● WHAT YOU HAVE TO DO
Write the next part of the climate change solutions passage, picking up after its last sentence.

● PROVIDED PASSAGE
The challenges presented by climate change cannot be solved by technological innovations alone. Dealing with this problem will require changes in our attitudes toward each other and toward nature, as well as changes in our behavior. We will need a broad-based effort, with active involvement by individuals from a wide range of fields, including researchers, academics, engineers, community leaders, and ordinary citizens.
This book is organized around a set of ten solutions designed to bend the curve—to reverse the trend of increasing human greenhouse gas emissions and keep the planet below dangerous levels of warming. Until 2015 it was generally assumed that warming above 2°C would represent the threshold for danger. More recently, we have come to understand that the dangerous warming level is lower: 1.5°C. Warming limits, such as the 1.5°C goal, should be viewed as broad planning tools and not confused with a well-defined geophysical threshold for the onset of dangerous changes. As you learned in Chapter 1, dangerous impacts of climate changes have already begun at local levels in the form of intensified droughts, wildfires, hurricanes, and floods, among other extreme weather-related disasters. Such impacts are already being felt by several tens of millions; when the warming reaches 1.5°C to 2°C, 1 billion to 2 billion people could be affected adversely—at which stage, global warming may have to be renamed global heating, and climate change renamed climate disruption.
The ten solutions to climate change are organized under six solutions clusters. This set of six clusters and ten solutions was developed by a multidisciplinary group of over 50 experts from across the University of California system who came together in the summer of 2015 to discuss a comprehensive approach to combating global warming and climate change. Their findings and recommendations are included in the report Bending the Curve: 10 Scalable Solutions for Carbon Neutrality and Climate Stability.

● SOURCE DATA
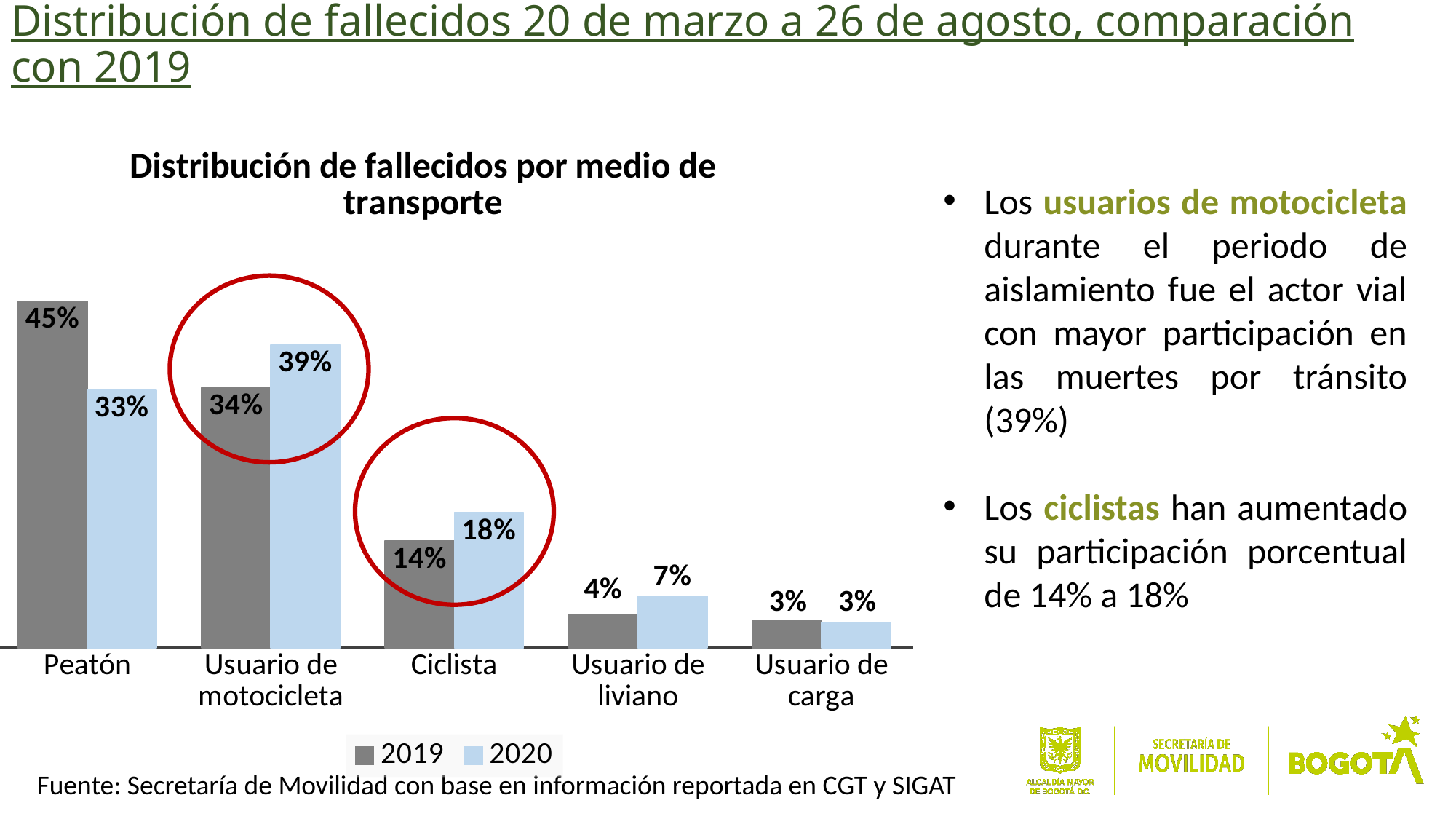
How many series does the legend list? 2 What is the difference between the 2019 and 2020 values for Peatón? 12% What is the 2019 value for Peatón? 45% How many categories are shown on the x axis? 5 Which category has the highest 2019 value? Peatón Which category has the highest 2020 value? Usuario de motocicleta Which is larger for Usuario de motocicleta, the 2019 value or the 2020 value? 2020 What is the difference between the 2020 and 2019 values for Ciclista? 4% What kind of chart is shown on the slide? Bar chart What is the 2019 value for Usuario de liviano? 4% What is the 2020 value for Ciclista? 18% What is the 2020 value for Usuario de motocicleta? 39%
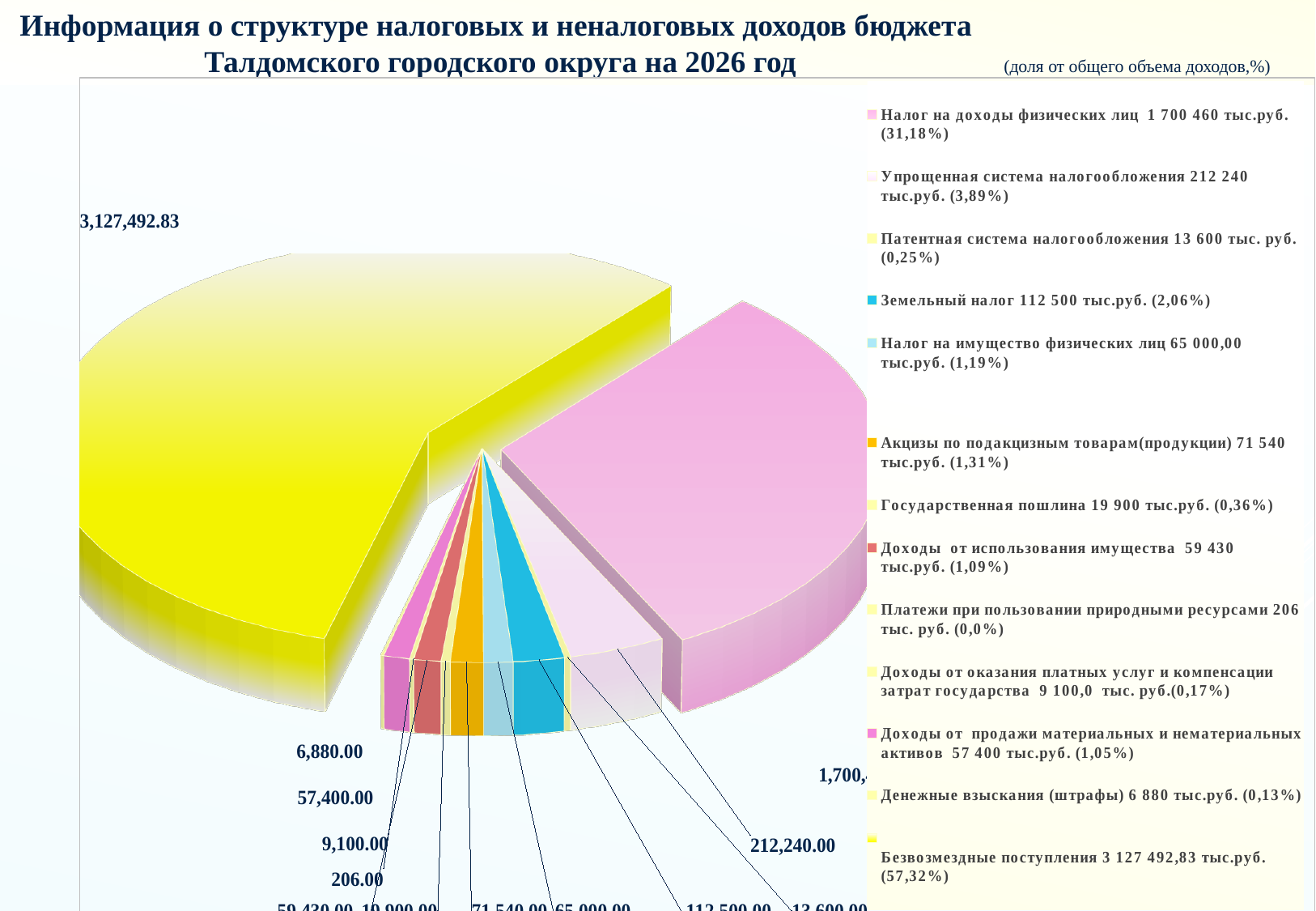
What share of total revenue does Патентная система налогообложения account for, according to the legend? 0,25% Which is larger: Акцизы по подакцизным товарам or Доходы от использования имущества? Акцизы по подакцизным товарам What share of total revenue does Налог на доходы физических лиц account for, according to the legend? 31,18% What share of total revenue does Безвозмездные поступления account for, according to the legend? 57,32% What data label is shown on the chart for the Денежные взыскания (штрафы) slice? 6,880.00 How many entries does the legend list? 13 Which category has the smallest share of total revenue? Платежи при пользовании природными ресурсами What is the value shown for Земельный налог in the legend? 112 500 тыс.руб. What is the value shown for Упрощенная система налогообложения in the legend? 212 240 тыс.руб. What is the difference in percentage share between Безвозмездные поступления (57,32%) and Налог на доходы физических лиц (31,18%)? 26,14% What kind of chart is shown on the slide? pie chart Which category has the largest share of total revenue? Безвозмездные поступления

● EXERCISE RESPONSE
Although the time to act is short, the good news is that we are not starting from zero. International agreements, including the Montreal Protocol on Substances that Deplete the Ozone Layer (Montreal Protocol), signed in 1987, and especially the Paris Agreement, signed in 2015, have laid the groundwork on which we can build future actions. The Montreal Protocol’s original focus was on banning emission of chlorofluorocarbons (CFCs) that damage the ozone layer. While damage to the ozone layer is a separate problem from climate change, those same CFCs have powerful climate-warming effects; per ton of emissions, the warming effects of CFCs are about 10,000 times stronger than the effect of carbon dioxide. If they had not been banned, current global warming would have been even greater. Moreover, the Montreal Protocol itself has been expanded to include climate change. The 2016 Kigali Amendment to the Montreal Protocol calls for the phaseout of hydrofluorocarbons (HFCs), which do not damage the ozone layer but have very significant warming effects (Box 1.3.1 in Chapter 1). The Montreal Protocol and the Kigali Amendment are discussed in more detail in Chapter 15.
The Paris Agreement represents a historic advance because it is the first international agreement on climate change to include commitments (albeit voluntary) from all nations on the planet. This agreement has its drawbacks; as we will see in Chapter 10, current national commitments under the Paris Agreement are not sufficient to keep warming below 2°C, and many issues remain regarding monitoring and reporting of reductions in emissions. However, as the first truly global agreement on climate change that commits countries to specific mitigation actions, the Paris Agreement provides a foundation for future progress.
Beyond these international agreements, significant efforts to mitigate emissions and combat climate change have already begun at a wide range of institutions, cities, states, and regions, which can act as living laboratories to test societal, governance, economic, and technical solutions. Lessons learned from these models can help guide the implementation of mitigation efforts at national and global scales.